Das moderne Fußballstadion Tivoli-Neu wurde im Jahre 2000 im Süden von Innsbruck neu erbaut und dessen Zuschauerkapazität erst kürzlich extra für die Fußball-EM 2008 auf 30.000 Zuschauer annähernd verdoppelt. Es gehört zwar zu den kleineren österreichischen Stadien während der Fußball-EM 2008, aber dafür zählt es auch zu den stimmungsvollsten Fußballarenen.
Während der EM 2008 ist die äußerst sehenswerte Stadt Innsbruck ganz auf den Fußball eingestellt. Gaststätten, Restaurants und Kaffeehäuser rüsten sich für die Präsentation der EM-Spiele. Hauptanziehungspunkt der Fans, die keine Eintrittskarte für das Stadion ergattern konnten, wird aber das von der Vier-Schanzen-Tournee weltweit bekannte Berg-Isel-Stadion sein. Von hieraus wird sich eine Fan-Meile erstrecken, die sich bis in das Zentrum von Innsbruck erstrecken wird. Neben zahlreichen Verköstigungs- und Fanartikelständen können Fußballfans aus allen Nationen auf Großbildflächen die Spiele „live“ gemeinsam betrachten und zusammen die einzigartige, stimmungsvolle Atmosphäre genießen – eine Völkerverständigung der besonderen Art.
Innsbruck ist schon länger eine touristisch gut besuchte Stadt und von daher gut auf die zahlreichen Gäste während der Fußball-EM 2008 vorbereitet. Zahlreiche Hotels und Pensionen stehen den Besuchern zur Verfügung, rechtzeitige Buchung vorausgesetzt. Doch auch das Tiroler Umland bietet Übernachtungsmöglichkeiten inmitten der herrlichen Tiroler Bergwelt.
Somit werden den Besuchern Innsbrucks zahlreiche Alternativprogramme zum Fußballgeschehen ermöglicht. Nicht nur die alpine Gebirgswelt lädt zu Wanderungen und Tagesausflügen ein, sondern auch die Stadt selbst weist eine Reihe von attraktiven Sehenswürdigkeiten auf, sowohl kultureller, als auch architektonischer Art.

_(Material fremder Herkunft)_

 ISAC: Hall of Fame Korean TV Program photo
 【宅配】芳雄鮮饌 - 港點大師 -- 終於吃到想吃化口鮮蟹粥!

Vor allem die wunderschöne Altstadt, einer der schönsten und besterhaltenen des Landes, bietet einiges an Schmuckstücken. Das Goldene Dachl, zugleich Innsbrucks Wahrzeichen, beeindruckt durch seine feuervergoldeten Kupferschindeln auf dem Erker des Hauses. In dem Prachtbau ist zudem ein sehr interessantes Museum beheimatet.
Nicht minder bezaubernd ist der herrliche, im 15. Jahrhundert angelegte Hofgarten. Im Sommer finden hier zahlreiche Konzerte inmitten der schönen Parkanlage statt.

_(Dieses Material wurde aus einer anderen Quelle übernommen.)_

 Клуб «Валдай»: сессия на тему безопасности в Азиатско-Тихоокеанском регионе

Aus dem Gleichen Jahrhundert stammt die kaiserliche Hofburg des Kaisers Maximilian I. Der reichlich verzierte Prachtbau mit den wunderbaren Inneneinrichtungen zeugt von Österreichs ruhmreicher, kaiserlicher Vergangenheit.
Neben etlichen, sehr dekorativen Brunnen im gesamten Innenstadtgebiet Innsbrucks gehört der Besuch der römischen Triumphpforte zum Pflichtprogramm einer Stadtbesichtigung. Es ist ein äußerst sehenswerter, imposanter Bogen mit drei Toren, der fast an das Brandenburger Tor erinnert.
Besucher werden während der Fußball-EM 2008 viel Vergnügen in Innsbruck haben und sich sowohl an den sportlichen Festivitäten, als auch an den architektonischen Sehenswürdigkeiten erfreuen können.